GDPR gives individuals rights about their personal data. Under the GDPR, you have a number of rights:
- Request access to your personal information (commonly known as a “data subject access request”). This enables you to receive a copy of the personal information we hold about you and to check that we are lawfully processing it.
- Request rectificationof the personal information that we hold about you. This enables you to have any incomplete or inaccurate information we hold about you rectified. You also have the right to ask us to complete information you think is incomplete.
- Request erasure of your personal information. This enables you to ask us to delete or remove personal information where there is no good reason for us continuing to process it. You also have the right to ask us to delete or remove your personal information where you have exercised your right to object to processing (see below).
- Object to processing of your personal information where we are relying on a legitimate interest (or those of a third party) and there is something about your particular situation which makes you want to object to processing on this ground. You also have the right to object where we are processing your personal information for direct marketing purposes.
- Request the restriction of processing of your personal information. This enables you to ask us to suspend the processing of personal information about you, for example if you want us to establish its accuracy or the reason for processing it.
- Data portability only applies to personal information you have given to us. You have the right to ask that we transfer the information you gave us from one organisation to another or give it to you. The right only applies if we are processing information based on your consent or under, or in talks about entering a contract and the processing is automated.
- Withdraw your consent for your personal information to be used for marketing by contacting us and notifying us of your request to opt out.
Where we ask for your consent to process data, we will give you a clear choice in order to comply with the principle that any processing must be lawful, fair, and transparent.
Users can report any knowledge of a child accessing the app and providing personal data, without parental consent. If a child has been using the app, we will delete the data.

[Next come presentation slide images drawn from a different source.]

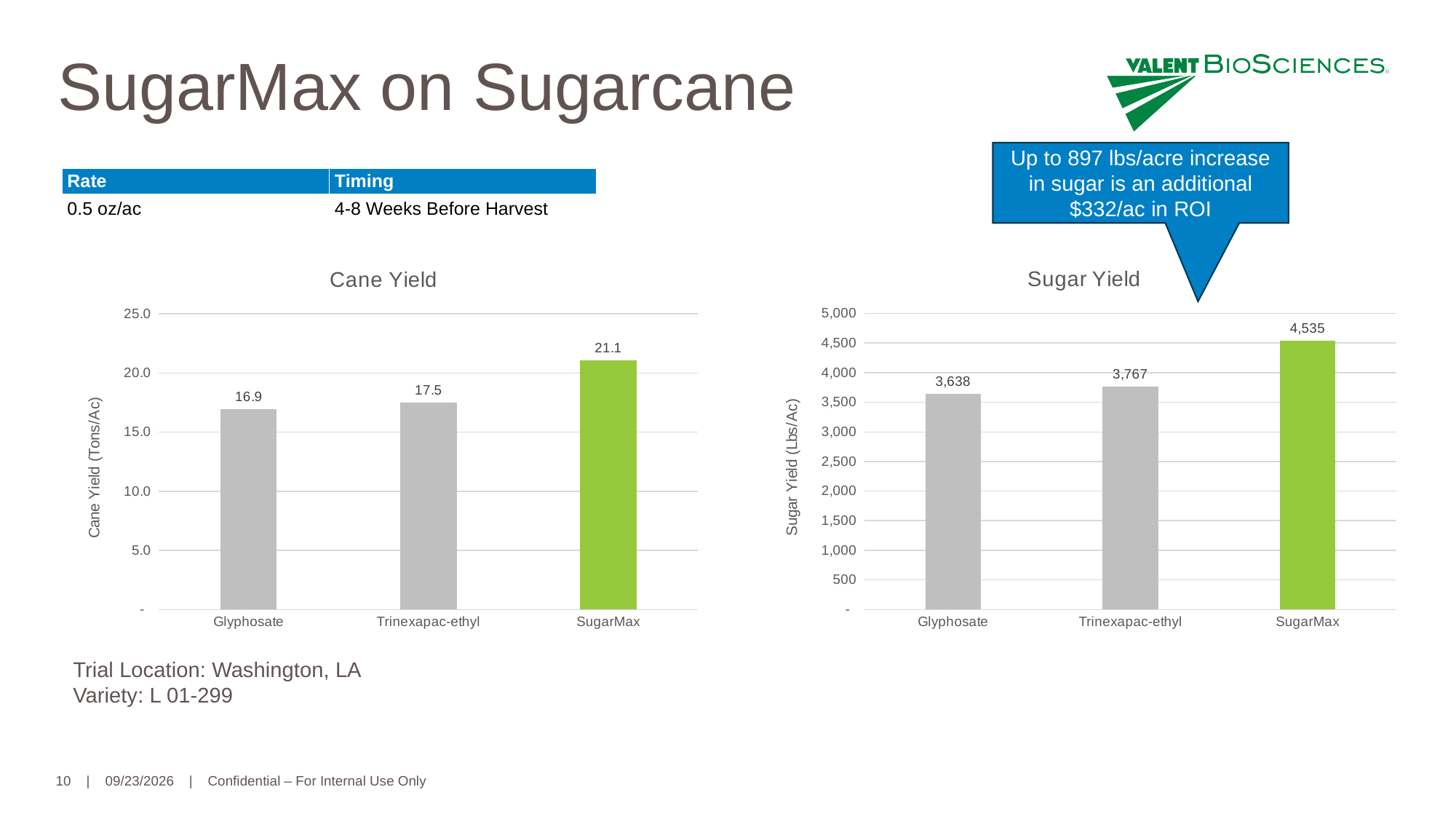
In the Sugar Yield chart, what is the difference between SugarMax and Glyphosate? 897 In the Sugar Yield chart, what is the value for SugarMax? 4,535 In the Sugar Yield chart, what is the value for Trinexapac-ethyl? 3,767 In the Cane Yield chart, what is the difference between SugarMax and Trinexapac-ethyl? 3.6 In the Sugar Yield chart, which category has the lowest value? Glyphosate What kind of chart is the Sugar Yield chart? bar chart In the Cane Yield chart, which is larger, Glyphosate or Trinexapac-ethyl? Trinexapac-ethyl In the Cane Yield chart, what is the value for Glyphosate? 16.9 How many categories are shown in the Cane Yield chart? 3 In the Cane Yield chart, which category has the highest value? SugarMax In the Cane Yield chart, what is the value for SugarMax? 21.1 In the Sugar Yield chart, is the value for SugarMax greater or less than 4,000? greater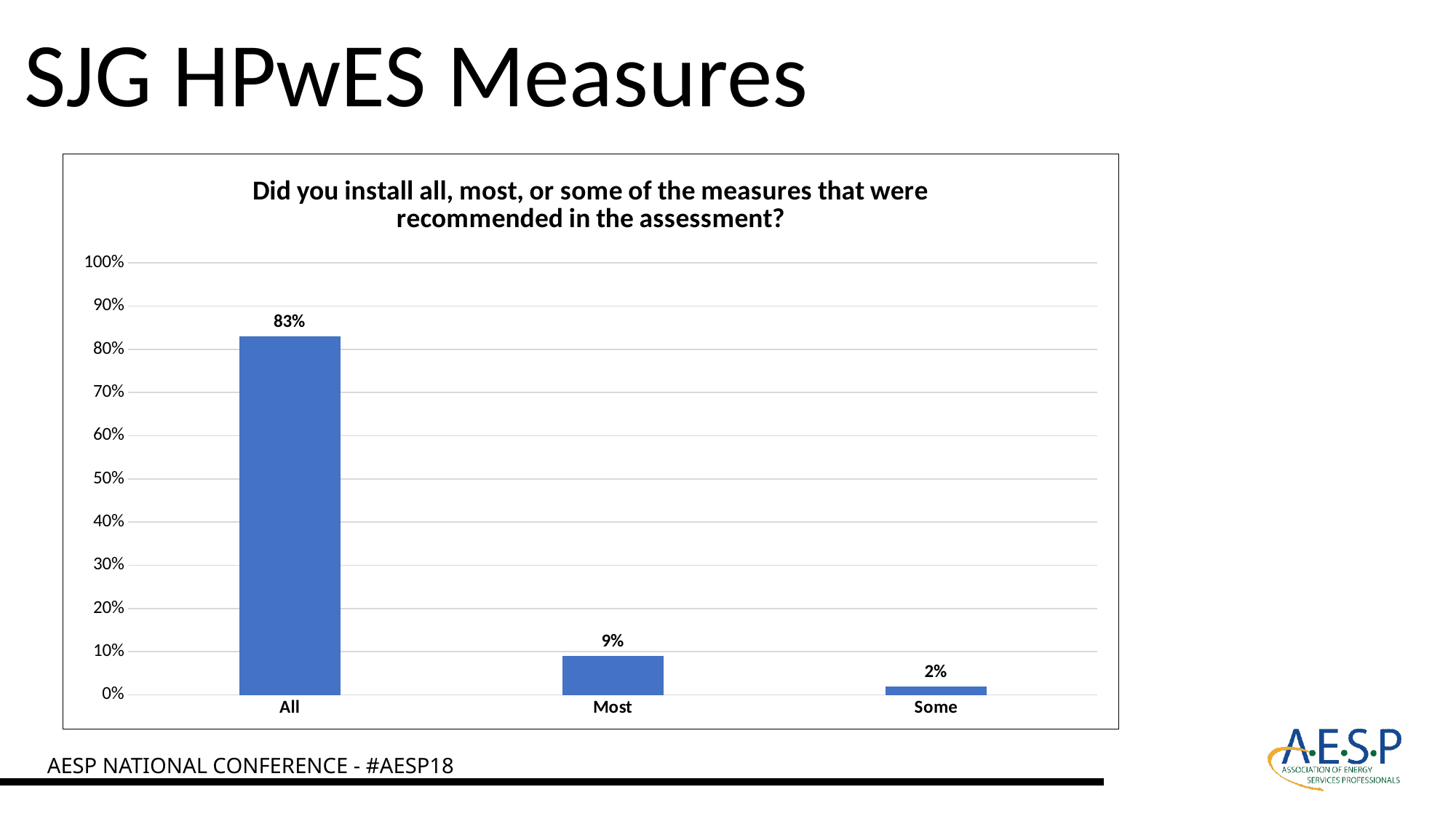
Which category has the highest value? All Which is larger, the value for 'Most' or the value for 'Some'? Most What kind of chart is shown on the slide? Bar chart What is the value shown for the 'Most' category? 9% What is the difference between the values for 'Most' and 'Some'? 7% Which category has the lowest value? Some What percentage of respondents installed all of the recommended measures? 83% What is the difference between the values for 'All' and 'Most'? 74% What is the value shown for the 'Some' category? 2% What is the title of the chart? Did you install all, most, or some of the measures that were recommended in the assessment? How many categories are shown on the x axis? 3 Is the value for 'All' greater or less than 80%? greater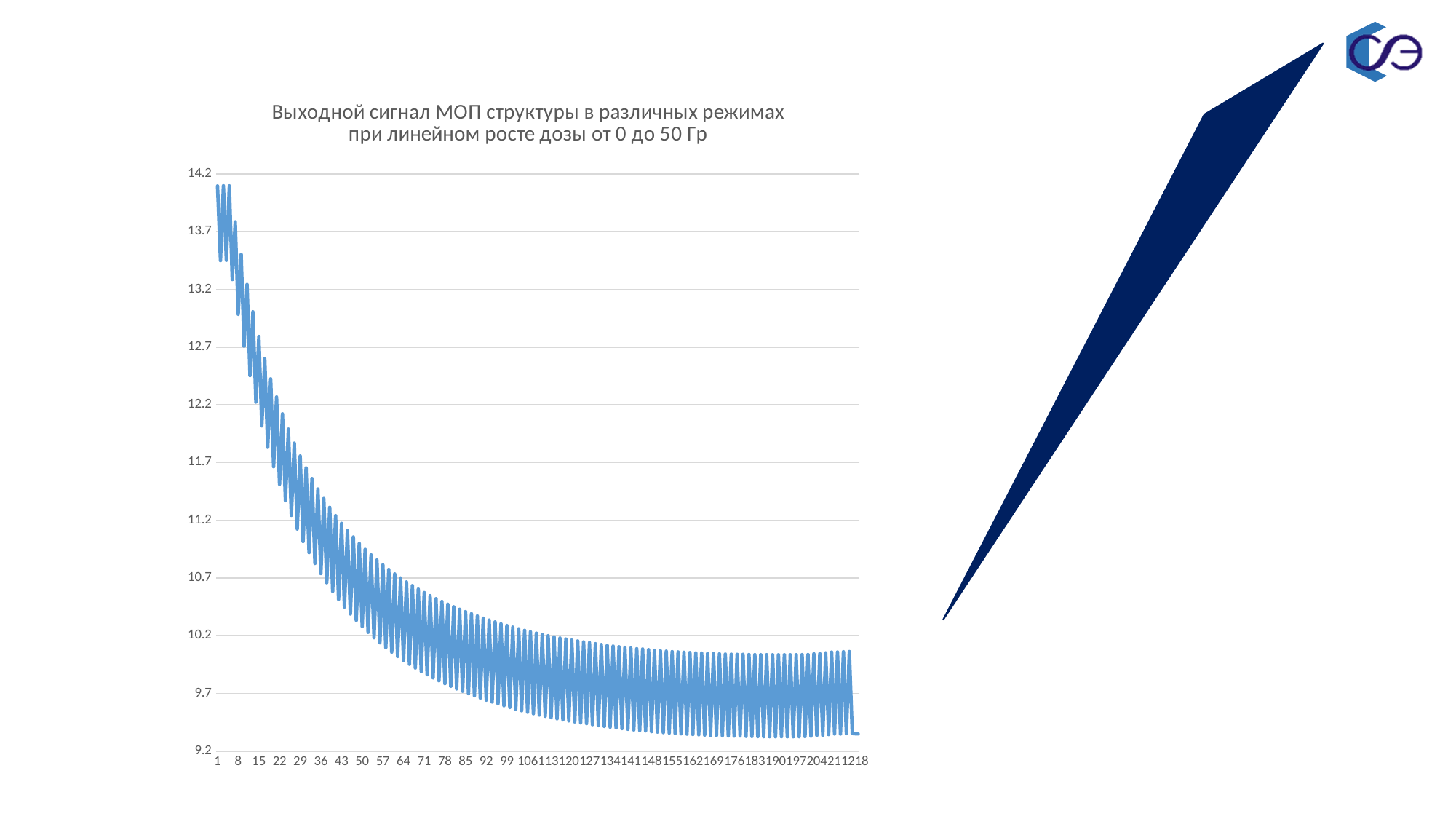
Is the value at x = 218 greater or less than 9.7? less What is the title of the chart? Выходной сигнал МОП структуры в различных режимах при линейном росте дозы от 0 до 50 Гр What is the highest value labelled on the chart's vertical axis? 14.2 Is the value at x = 106 greater or less than 11.2? less What kind of chart is shown on the slide? line chart Is the value at x = 1 greater or less than 13.2? greater Do the plotted values overall rise or fall as the x axis goes from 1 to 218? fall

Users are not subject to a decision based solely on automated processing, including profiling, which produces legal effects or similarly significantly effects on him or her.
DigiBete will respond to any requests from users to exercise their rights, which would ideally be within 30 days.
We use Google Firebase’s analytics and cloud messaging functionality to report on anonymised app usage and push notifications.
You can find out more about your rights under the GDPR through the Information Commissioner’s Office: https://ico.org.uk/
Information Commissioner’s Office
Telephone: 0303 123 1113
Email online form: https://ico.org.uk/global/contact-us/email/
If you do not think that we have complied with your data protection rights or legislation you can complain or appeal to the Information Commissioner’s Office.